== Ausgangstext

Erstmals bestätigt nun das interimistisch von Vizekanzler Grünen-Chef Werner Kogler geführte Justizressort, in dem Alma Zadic noch einige Wochen auf Babykarenz ist, dass auch die von Innen- und Justizministerium gemeinsam eingesetzte Untersuchungskommission zum Wiener Terroranschlag mit ihrem Endbericht ebenfalls schon säumig ist. Die aus fünf Mitgliedern bestehende Untersuchungskommission sei in der Vereinbarung bei der Einsetzung "ersucht" worden, bis Ende Jänner 2021 einen Abschlussbericht vorzulegen, wird nun von Kogler in der aktuellen Antwort auf eine parlamentarische Anfrage der Neos-Abgeordneten Stephanie Krisper bestätigt. Dieser Bericht soll zur Veröffentlichung geeignet sein und auch Empfehlungen für den Vollzug und die Legistik enthalten und dem Innen- und Justizminister übermittelt werden, wird von Kogler im Detail ausgeführt.

====
== Material

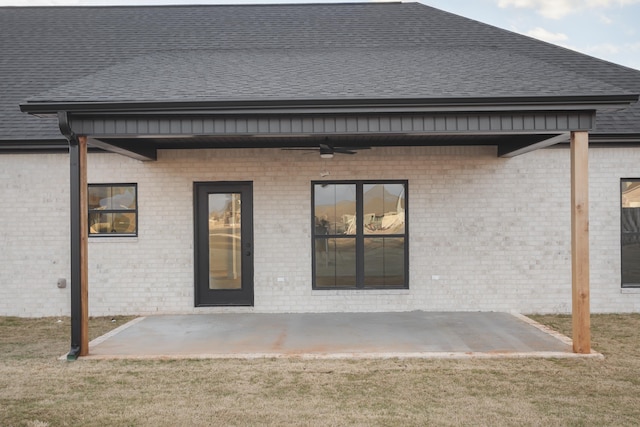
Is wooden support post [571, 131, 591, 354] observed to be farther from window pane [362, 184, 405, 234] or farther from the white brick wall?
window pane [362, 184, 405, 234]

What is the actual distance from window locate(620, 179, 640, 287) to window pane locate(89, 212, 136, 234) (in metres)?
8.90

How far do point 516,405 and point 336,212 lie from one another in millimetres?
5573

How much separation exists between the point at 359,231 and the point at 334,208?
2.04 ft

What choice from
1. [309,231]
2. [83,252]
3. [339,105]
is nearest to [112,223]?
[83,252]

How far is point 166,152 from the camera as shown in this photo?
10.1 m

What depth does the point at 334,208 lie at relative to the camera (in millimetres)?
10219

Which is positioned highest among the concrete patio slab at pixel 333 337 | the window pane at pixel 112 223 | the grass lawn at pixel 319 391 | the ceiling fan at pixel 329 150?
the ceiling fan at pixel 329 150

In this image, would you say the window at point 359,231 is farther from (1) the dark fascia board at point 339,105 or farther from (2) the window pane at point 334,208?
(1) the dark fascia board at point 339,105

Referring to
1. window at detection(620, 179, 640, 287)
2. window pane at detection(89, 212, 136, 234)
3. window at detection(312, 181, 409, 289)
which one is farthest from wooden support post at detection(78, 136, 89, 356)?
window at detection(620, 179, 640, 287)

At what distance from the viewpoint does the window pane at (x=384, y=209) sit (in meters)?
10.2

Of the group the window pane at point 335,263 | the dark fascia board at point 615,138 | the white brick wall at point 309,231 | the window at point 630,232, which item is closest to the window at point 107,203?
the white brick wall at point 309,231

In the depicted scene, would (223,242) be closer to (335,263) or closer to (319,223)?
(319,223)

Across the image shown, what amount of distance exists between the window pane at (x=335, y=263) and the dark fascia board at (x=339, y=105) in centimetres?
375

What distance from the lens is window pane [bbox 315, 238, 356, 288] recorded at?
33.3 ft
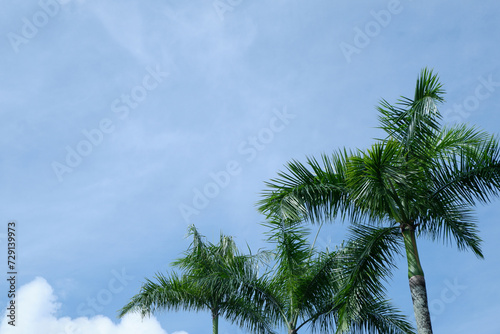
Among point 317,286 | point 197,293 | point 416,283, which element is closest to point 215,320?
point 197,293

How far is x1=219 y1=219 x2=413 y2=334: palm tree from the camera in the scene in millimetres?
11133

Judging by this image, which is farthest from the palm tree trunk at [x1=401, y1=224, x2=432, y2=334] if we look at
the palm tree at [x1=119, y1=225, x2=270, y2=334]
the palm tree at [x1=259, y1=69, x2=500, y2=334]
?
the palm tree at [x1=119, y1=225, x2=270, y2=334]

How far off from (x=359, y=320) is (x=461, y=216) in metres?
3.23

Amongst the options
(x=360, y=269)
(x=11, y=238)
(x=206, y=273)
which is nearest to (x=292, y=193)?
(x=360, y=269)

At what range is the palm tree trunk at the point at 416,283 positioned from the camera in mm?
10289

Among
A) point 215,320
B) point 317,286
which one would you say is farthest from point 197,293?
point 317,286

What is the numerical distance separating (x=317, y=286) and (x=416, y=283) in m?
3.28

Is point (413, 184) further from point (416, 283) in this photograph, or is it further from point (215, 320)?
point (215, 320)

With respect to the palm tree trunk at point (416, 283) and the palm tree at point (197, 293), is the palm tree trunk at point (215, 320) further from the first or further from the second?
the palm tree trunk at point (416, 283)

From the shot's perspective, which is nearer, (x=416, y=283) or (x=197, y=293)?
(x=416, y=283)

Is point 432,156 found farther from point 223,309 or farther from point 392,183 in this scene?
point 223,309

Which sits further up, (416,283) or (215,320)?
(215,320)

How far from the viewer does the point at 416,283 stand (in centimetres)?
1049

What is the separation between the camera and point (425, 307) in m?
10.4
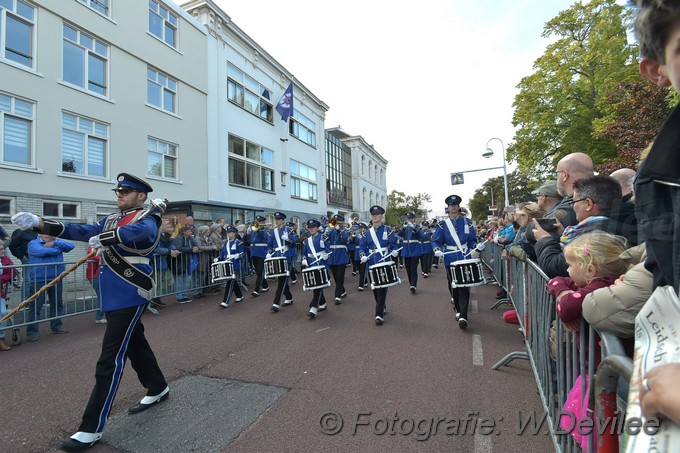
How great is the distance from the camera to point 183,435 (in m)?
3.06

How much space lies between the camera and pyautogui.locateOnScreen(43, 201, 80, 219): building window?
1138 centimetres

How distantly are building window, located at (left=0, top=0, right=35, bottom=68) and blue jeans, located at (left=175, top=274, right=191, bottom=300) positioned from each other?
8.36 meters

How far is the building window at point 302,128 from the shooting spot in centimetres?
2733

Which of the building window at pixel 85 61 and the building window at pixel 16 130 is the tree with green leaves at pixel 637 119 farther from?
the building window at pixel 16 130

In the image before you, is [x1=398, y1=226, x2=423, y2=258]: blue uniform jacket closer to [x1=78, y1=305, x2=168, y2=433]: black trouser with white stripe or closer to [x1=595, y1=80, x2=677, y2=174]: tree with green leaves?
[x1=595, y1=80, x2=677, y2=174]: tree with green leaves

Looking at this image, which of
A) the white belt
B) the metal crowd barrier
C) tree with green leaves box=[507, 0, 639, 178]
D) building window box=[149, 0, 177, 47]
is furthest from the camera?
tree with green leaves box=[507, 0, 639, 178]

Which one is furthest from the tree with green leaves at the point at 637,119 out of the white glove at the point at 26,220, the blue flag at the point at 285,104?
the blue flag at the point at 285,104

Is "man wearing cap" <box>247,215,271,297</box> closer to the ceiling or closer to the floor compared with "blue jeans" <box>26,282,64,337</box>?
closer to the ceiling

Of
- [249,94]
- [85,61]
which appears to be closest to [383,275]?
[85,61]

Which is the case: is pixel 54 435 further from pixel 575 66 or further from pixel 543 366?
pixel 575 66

====

Deine Aufgabe ::
Fasse den Absatz im Ausgangstext, der mit „Erstmals bestätigt nun“ beginnt, als kurze Stichpunktliste zusammen. Die wichtigsten Fakten müssen drinbleiben.

Antwort ::
- Das Justizressort bestätigt erstmals, dass auch die Untersuchungskommission zum Wiener Terroranschlag mit ihrem Endbericht schon säumig ist.
- Das Ressort wird derzeit interimistisch von Vizekanzler und Grünen-Chef Werner Kogler geführt, weil Alma Zadic noch einige Wochen in Babykarenz ist.
- Innen- und Justizministerium haben die Kommission gemeinsam eingesetzt. Sie hat fünf Mitglieder.
- Laut Vereinbarung wurde sie „ersucht“, bis Ende Jänner 2021 einen Abschlussbericht vorzulegen.
- Das bestätigt Kogler in seiner Antwort auf eine parlamentarische Anfrage der Neos-Abgeordneten Stephanie Krisper.
- Der Bericht soll sich zur Veröffentlichung eignen und Empfehlungen für Vollzug und Legistik enthalten.
- Er soll an den Innen- und den Justizminister gehen.